**RECORDS SHOWN:**
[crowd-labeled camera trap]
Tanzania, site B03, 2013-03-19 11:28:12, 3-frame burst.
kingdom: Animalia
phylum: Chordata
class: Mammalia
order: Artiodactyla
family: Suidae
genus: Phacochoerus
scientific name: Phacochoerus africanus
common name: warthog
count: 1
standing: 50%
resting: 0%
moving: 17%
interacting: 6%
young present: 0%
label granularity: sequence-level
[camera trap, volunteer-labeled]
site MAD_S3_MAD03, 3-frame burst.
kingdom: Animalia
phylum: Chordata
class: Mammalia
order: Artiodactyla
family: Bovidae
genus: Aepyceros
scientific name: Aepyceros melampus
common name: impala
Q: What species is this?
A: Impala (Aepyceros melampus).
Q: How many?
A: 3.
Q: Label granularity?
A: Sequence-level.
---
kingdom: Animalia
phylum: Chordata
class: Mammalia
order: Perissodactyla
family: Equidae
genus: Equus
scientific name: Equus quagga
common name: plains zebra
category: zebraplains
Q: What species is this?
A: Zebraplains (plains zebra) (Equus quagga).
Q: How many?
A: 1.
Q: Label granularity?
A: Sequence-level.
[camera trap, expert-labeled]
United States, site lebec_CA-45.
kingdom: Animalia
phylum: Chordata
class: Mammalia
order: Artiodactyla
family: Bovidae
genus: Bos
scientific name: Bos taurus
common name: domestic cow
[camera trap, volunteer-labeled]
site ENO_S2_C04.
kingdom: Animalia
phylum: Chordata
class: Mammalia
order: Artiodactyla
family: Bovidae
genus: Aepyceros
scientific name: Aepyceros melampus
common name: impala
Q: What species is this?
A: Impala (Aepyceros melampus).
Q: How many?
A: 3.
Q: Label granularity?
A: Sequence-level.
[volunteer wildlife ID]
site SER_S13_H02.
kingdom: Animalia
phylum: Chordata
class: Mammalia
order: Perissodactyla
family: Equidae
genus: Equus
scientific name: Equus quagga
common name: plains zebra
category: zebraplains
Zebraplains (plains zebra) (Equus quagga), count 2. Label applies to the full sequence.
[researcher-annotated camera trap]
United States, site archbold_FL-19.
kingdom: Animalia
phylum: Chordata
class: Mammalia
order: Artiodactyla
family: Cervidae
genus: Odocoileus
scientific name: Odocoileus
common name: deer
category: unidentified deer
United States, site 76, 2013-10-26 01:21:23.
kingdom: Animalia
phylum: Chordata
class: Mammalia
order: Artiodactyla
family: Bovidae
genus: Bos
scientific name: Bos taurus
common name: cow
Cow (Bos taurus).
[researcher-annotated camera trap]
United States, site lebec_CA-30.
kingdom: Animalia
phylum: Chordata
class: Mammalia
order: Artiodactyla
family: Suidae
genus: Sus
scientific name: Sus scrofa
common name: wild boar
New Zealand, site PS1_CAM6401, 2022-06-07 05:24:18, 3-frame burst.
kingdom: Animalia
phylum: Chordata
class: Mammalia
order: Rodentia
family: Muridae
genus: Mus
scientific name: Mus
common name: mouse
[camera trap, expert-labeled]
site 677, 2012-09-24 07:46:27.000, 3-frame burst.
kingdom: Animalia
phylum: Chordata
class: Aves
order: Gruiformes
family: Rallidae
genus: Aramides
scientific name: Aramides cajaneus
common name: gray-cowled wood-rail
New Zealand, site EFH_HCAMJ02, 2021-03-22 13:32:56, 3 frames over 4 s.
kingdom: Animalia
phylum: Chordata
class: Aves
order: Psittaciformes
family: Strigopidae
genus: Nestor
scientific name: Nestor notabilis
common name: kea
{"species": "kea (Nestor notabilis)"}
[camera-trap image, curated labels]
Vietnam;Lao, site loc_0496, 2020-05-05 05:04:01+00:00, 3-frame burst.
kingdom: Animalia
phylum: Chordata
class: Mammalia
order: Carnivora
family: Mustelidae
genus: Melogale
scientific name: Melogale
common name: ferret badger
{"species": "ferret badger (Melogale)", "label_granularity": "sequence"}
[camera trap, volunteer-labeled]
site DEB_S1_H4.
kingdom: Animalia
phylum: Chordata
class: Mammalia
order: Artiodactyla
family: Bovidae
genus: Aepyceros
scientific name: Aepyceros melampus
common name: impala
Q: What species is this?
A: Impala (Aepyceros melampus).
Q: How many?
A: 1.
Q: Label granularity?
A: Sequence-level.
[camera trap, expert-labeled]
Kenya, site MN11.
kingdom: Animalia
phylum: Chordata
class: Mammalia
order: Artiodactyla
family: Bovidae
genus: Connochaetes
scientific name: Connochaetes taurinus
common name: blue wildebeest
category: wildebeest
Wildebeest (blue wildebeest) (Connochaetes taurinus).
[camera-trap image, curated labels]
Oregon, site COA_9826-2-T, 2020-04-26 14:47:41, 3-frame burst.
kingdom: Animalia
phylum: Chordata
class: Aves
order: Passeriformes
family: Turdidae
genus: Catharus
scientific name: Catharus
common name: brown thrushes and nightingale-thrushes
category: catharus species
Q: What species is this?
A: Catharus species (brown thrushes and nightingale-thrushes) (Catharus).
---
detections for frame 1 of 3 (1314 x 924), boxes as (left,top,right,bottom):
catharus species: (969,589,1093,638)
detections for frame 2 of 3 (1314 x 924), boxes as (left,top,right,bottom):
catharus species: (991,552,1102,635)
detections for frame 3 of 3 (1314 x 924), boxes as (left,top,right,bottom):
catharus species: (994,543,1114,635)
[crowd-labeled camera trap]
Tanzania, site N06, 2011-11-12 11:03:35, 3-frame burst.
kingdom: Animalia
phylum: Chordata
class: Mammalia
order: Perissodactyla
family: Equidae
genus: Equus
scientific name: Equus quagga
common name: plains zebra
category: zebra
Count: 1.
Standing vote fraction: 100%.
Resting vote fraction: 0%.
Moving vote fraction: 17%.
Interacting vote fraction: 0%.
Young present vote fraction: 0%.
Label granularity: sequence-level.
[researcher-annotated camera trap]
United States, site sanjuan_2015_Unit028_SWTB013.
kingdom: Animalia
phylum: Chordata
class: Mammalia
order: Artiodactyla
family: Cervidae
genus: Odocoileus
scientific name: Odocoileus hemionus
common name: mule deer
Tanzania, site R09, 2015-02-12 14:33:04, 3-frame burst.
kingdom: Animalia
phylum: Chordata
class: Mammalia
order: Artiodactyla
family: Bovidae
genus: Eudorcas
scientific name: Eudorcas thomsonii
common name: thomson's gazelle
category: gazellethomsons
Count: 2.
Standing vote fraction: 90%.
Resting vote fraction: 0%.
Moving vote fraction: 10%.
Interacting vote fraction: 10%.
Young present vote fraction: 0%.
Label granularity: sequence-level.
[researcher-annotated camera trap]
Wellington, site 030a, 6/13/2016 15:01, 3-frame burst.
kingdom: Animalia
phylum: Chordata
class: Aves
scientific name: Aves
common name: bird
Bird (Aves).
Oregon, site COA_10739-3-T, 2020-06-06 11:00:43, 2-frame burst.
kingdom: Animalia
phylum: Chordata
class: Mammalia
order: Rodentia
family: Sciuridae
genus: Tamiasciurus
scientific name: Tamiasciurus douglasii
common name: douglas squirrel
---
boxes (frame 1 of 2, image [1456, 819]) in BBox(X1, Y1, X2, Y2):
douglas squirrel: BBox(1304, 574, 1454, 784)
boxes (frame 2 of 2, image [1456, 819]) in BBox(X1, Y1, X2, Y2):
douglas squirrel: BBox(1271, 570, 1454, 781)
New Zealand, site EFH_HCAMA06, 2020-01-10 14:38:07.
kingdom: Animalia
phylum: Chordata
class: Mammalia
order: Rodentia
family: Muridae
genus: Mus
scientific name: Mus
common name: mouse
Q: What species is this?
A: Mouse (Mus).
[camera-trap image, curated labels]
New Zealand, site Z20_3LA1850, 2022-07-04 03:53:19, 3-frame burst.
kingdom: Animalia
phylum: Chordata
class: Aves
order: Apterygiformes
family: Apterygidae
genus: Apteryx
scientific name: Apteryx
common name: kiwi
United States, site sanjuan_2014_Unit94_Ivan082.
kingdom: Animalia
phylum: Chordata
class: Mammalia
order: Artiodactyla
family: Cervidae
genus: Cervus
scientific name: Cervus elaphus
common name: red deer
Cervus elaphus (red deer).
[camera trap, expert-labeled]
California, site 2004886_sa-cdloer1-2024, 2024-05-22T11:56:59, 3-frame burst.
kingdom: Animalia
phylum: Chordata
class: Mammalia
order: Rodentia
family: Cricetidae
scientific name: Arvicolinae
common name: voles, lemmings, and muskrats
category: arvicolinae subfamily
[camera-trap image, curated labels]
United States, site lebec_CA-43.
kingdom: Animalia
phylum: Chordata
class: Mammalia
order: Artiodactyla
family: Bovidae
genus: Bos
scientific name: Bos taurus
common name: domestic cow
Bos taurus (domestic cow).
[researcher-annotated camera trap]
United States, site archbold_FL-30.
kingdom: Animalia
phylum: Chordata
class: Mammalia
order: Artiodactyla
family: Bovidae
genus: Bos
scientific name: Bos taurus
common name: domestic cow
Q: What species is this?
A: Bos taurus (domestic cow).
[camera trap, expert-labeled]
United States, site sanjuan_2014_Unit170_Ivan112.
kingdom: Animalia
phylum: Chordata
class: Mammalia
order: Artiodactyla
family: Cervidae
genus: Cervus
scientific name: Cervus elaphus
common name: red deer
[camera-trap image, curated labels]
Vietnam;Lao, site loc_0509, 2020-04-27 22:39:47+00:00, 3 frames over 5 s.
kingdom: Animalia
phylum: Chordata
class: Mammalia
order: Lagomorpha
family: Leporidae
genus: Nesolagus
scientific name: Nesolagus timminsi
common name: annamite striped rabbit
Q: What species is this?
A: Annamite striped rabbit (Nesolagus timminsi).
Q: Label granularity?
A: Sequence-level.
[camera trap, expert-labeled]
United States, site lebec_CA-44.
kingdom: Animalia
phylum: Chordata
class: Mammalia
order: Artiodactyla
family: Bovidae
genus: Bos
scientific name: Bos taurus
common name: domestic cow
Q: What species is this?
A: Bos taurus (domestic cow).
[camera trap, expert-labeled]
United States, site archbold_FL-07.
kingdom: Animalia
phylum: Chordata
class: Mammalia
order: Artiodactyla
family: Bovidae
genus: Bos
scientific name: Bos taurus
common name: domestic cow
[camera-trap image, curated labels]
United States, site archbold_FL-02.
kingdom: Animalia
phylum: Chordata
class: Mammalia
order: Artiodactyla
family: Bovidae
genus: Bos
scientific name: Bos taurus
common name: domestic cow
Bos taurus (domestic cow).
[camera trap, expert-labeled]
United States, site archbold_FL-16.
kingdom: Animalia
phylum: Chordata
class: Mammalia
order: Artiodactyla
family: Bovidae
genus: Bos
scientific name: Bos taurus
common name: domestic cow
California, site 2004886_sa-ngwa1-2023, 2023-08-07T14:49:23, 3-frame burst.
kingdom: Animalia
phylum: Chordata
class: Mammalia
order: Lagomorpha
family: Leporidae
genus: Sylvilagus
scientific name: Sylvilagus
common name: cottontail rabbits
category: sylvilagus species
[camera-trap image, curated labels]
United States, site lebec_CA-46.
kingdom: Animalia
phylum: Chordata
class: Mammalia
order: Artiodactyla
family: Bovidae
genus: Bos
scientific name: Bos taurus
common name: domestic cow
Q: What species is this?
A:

**EXERCISE:**
From the listing above, return every line that carries the string "California".

**TASK ANSWER:**
California, site 2004886_sa-cdloer1-2024, 2024-05-22T11:56:59, 3-frame burst.
California, site 2004886_sa-ngwa1-2023, 2023-08-07T14:49:23, 3-frame burst.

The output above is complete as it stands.